[Stored data entries]

::::

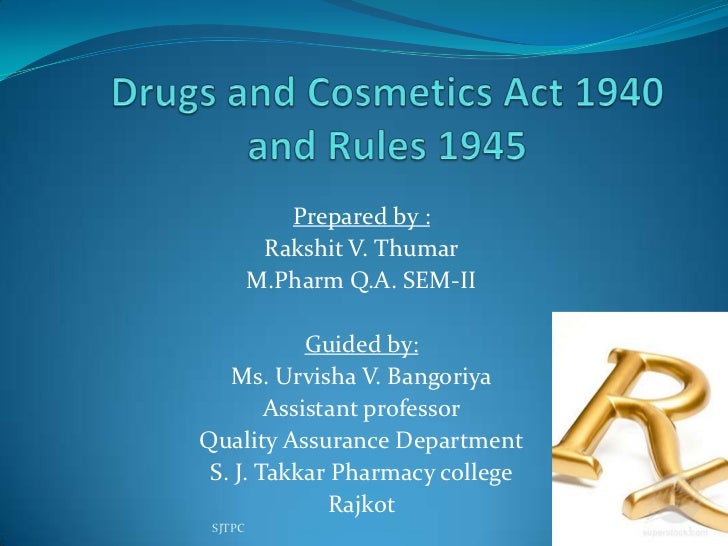 Drugs and Cosmetics Act 1940 and Rules 1945

Prepared by :
Rakshit V. Thumar
M.Pharm Q.A. SEM-II

Guided by:
Ms. Urvisha V. Bangoriya
Assistant professor
Quality Assurance Department
S. J. Takkar Pharmacy college
Rajkot

SJTPC

superstock.com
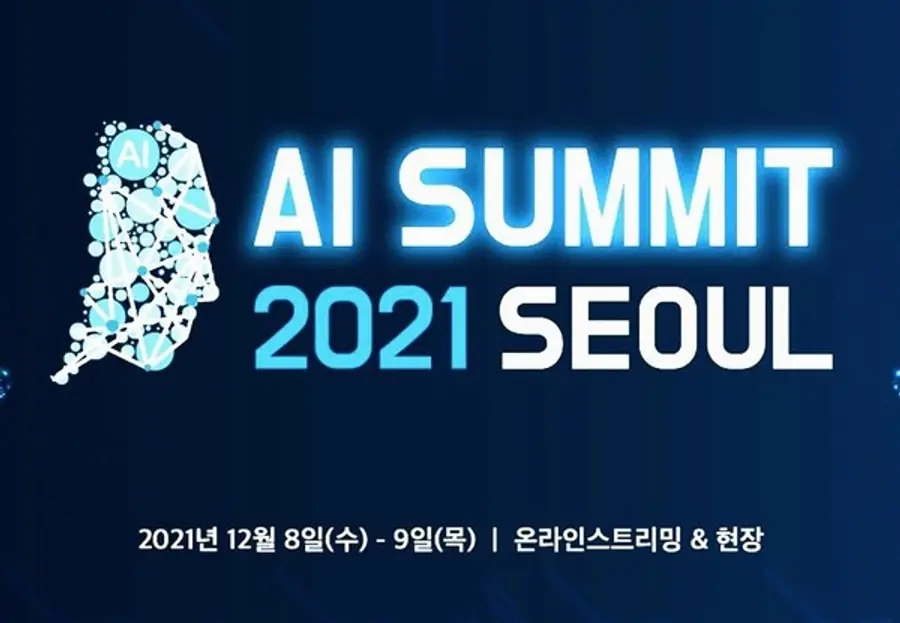 AI

AI SUMMIT
2021 SEOUL

2021년 12월 8일(수) - 9일(목) | 온라인스트리밍 & 현장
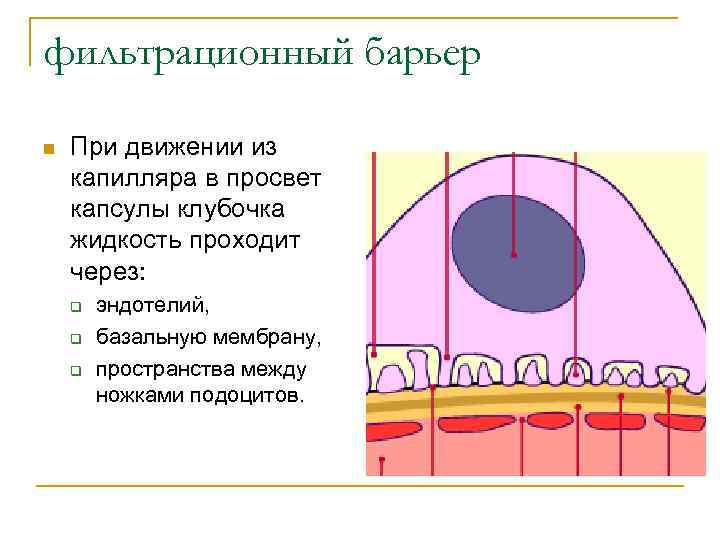 фильтрационный барьер

При движении из капилляра в просвет капсулы клубочка жидкость проходит через:

эндотелий,

базальную мембрану,

пространства между ножками подоцитов.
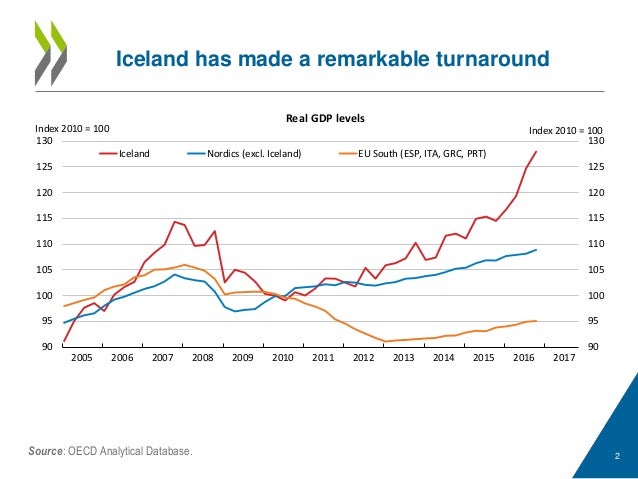 Iceland has made a remarkable turnaround

Real GDP levels

Index 2010 = 100

Index 2010 = 100

Iceland

Nordics (excl. Iceland)

EU South (ESP, ITA, GRC, PRT)

130
125
120
115
110
105
100
95
90

130
125
120
115
110
105
100
95
90

2005 2006 2007 2008 2009 2010 2011 2012 2013 2014 2015 2016 2017

Source: OECD Analytical Database.

2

::::

# Task description
Across all the lines above, repeat the wording exactly and omit the pictures.

# Task response
 Drugs and Cosmetics Act 1940 and Rules 1945

Prepared by :
Rakshit V. Thumar
M.Pharm Q.A. SEM-II

Guided by:
Ms. Urvisha V. Bangoriya
Assistant professor
Quality Assurance Department
S. J. Takkar Pharmacy college
Rajkot

SJTPC

superstock.com
 AI

AI SUMMIT
2021 SEOUL

2021년 12월 8일(수) - 9일(목) | 온라인스트리밍 & 현장
 фильтрационный барьер

При движении из капилляра в просвет капсулы клубочка жидкость проходит через:

эндотелий,

базальную мембрану,

пространства между ножками подоцитов.
 Iceland has made a remarkable turnaround

Real GDP levels

Index 2010 = 100

Index 2010 = 100

Iceland

Nordics (excl. Iceland)

EU South (ESP, ITA, GRC, PRT)

130
125
120
115
110
105
100
95
90

130
125
120
115
110
105
100
95
90

2005 2006 2007 2008 2009 2010 2011 2012 2013 2014 2015 2016 2017

Source: OECD Analytical Database.

2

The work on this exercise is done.